Season the sauce with salt and pepper and stir in the oregano. Dried oregano should never cook for a long time, that’s why it is better to add it after boiling the vegetables. If you want, you can take the taste of the tomato sauce into different directions with adding different herbs. You could for example use thyme or basil. Remember never to chop basil finely because the aromatic oils will evaporate.

While the tomato sauce is cooking, you can clean the mushrooms. I always peel them and give them a quick rinse with water. Never leave mushrooms in a bowl of water because they will soak up the liquid and not taste well. Grate the cheese and keep it aside.
  Now it is time for the béchamel sauce. Melt the butter in a pot over low heat. You don’t want to burn the butter. Stir in the flower and mix very well. There should be no lumps. 

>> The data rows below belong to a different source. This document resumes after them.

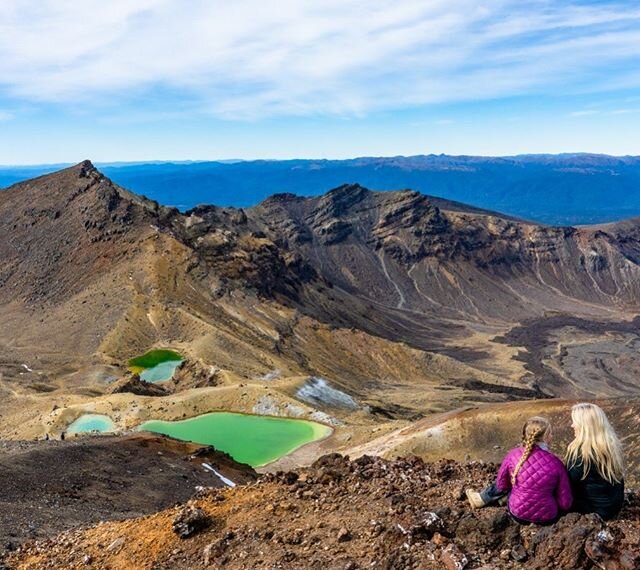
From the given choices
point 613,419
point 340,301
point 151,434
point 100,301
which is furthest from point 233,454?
point 340,301

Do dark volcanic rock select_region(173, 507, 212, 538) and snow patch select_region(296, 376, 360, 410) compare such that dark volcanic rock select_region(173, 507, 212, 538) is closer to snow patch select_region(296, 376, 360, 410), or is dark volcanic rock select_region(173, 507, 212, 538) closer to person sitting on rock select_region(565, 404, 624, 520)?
person sitting on rock select_region(565, 404, 624, 520)

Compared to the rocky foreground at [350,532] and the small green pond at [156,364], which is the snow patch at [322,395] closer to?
the small green pond at [156,364]

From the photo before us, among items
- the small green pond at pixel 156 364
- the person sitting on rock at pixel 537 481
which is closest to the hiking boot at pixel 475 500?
the person sitting on rock at pixel 537 481

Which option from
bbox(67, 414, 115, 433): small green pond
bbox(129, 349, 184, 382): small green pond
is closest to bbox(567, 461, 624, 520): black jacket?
bbox(67, 414, 115, 433): small green pond

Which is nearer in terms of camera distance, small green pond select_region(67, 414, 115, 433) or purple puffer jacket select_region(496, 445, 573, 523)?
purple puffer jacket select_region(496, 445, 573, 523)

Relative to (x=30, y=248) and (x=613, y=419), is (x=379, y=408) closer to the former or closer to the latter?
(x=613, y=419)
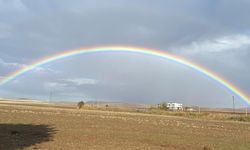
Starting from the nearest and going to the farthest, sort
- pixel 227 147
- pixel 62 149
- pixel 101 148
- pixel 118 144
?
pixel 62 149
pixel 101 148
pixel 118 144
pixel 227 147

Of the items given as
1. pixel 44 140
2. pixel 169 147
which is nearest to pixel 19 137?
pixel 44 140

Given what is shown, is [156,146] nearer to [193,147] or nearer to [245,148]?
[193,147]

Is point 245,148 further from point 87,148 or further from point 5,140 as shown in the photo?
point 5,140

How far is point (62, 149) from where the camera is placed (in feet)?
72.1

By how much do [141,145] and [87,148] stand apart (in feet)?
14.5

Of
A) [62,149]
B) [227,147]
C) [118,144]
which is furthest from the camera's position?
[227,147]

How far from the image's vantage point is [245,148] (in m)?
27.8

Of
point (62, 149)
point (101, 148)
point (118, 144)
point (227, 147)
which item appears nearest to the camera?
point (62, 149)

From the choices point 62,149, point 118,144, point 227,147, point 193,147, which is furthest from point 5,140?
point 227,147

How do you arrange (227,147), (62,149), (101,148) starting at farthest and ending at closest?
1. (227,147)
2. (101,148)
3. (62,149)

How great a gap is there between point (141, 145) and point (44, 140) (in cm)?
618

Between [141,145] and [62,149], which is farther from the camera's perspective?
[141,145]

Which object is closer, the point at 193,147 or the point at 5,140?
the point at 5,140

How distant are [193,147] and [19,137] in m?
11.5
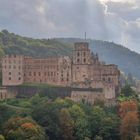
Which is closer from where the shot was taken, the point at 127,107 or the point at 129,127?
the point at 129,127

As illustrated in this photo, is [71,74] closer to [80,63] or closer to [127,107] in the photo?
[80,63]

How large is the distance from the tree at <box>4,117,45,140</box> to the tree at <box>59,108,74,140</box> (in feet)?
15.0

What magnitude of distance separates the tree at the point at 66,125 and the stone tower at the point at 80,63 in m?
13.5

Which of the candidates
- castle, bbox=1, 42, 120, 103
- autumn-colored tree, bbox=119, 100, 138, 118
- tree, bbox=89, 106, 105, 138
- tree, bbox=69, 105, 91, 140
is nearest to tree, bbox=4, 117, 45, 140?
tree, bbox=69, 105, 91, 140

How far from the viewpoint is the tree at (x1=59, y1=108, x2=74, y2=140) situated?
99.3 metres

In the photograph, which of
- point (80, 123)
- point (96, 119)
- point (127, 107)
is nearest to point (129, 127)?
point (96, 119)

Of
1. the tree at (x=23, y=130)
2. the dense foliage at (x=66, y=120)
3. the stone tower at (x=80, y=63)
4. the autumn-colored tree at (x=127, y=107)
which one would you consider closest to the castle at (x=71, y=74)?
the stone tower at (x=80, y=63)

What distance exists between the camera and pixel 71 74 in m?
114

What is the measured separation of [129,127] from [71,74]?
16.3 m

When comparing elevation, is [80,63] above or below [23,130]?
above

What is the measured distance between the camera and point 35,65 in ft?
382

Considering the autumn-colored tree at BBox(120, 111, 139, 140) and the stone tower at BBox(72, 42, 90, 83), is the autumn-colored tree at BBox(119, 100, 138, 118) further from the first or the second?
the stone tower at BBox(72, 42, 90, 83)

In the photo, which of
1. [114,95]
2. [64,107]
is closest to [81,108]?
[64,107]

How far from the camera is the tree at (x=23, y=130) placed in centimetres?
9231
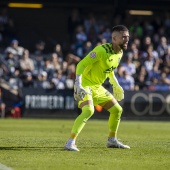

Add a dash of milk to it. At this moment is it essential to keep stirring continuously. When the mild hits the butter-flour-mixture, it seizes up and turns it into a rather thick affair. Keep stirring until you have a homogenous mix before adding more milk. 

Always add only a cup or so and stir until the sauce has absorbed the liquid well. Keep adding until you have incorporated the full litre of milk. Now you need a bit of patience until the sauce boils. Keep stirring occasionally. When the sauce finally bubbles, switch it off and season with salt. Some people like nutmeg in their béchamel; I prefer it without. 
Now it is time to assemble your Lasagna. Slice the mushrooms and butter the baking dish generously. Keep everything in easy reach and use some big spoons or ladles.

Start with a layer of pasta sheets. Spread béchamel over it. Then follow with tomato sauce, sliced mushrooms and some grated mozzarella. Layer the ingredients into your baking dish. There might be some sauce left over (or maybe not). It is difficult to make exactly the amount needed. Remember not to fill the baking dish until the brim.

Finish with béchamel, a bit of tomato sauce and a lot of grated mozzarella. Bake the Lasagna in the oven at 190 degrees Celsius for 45 minutes. The cheese should form a golden brown, crunchy crust. If you have a gas oven like me, you might want to give it a few minutes under the grill to crisp up the cheese crust. Enjoy!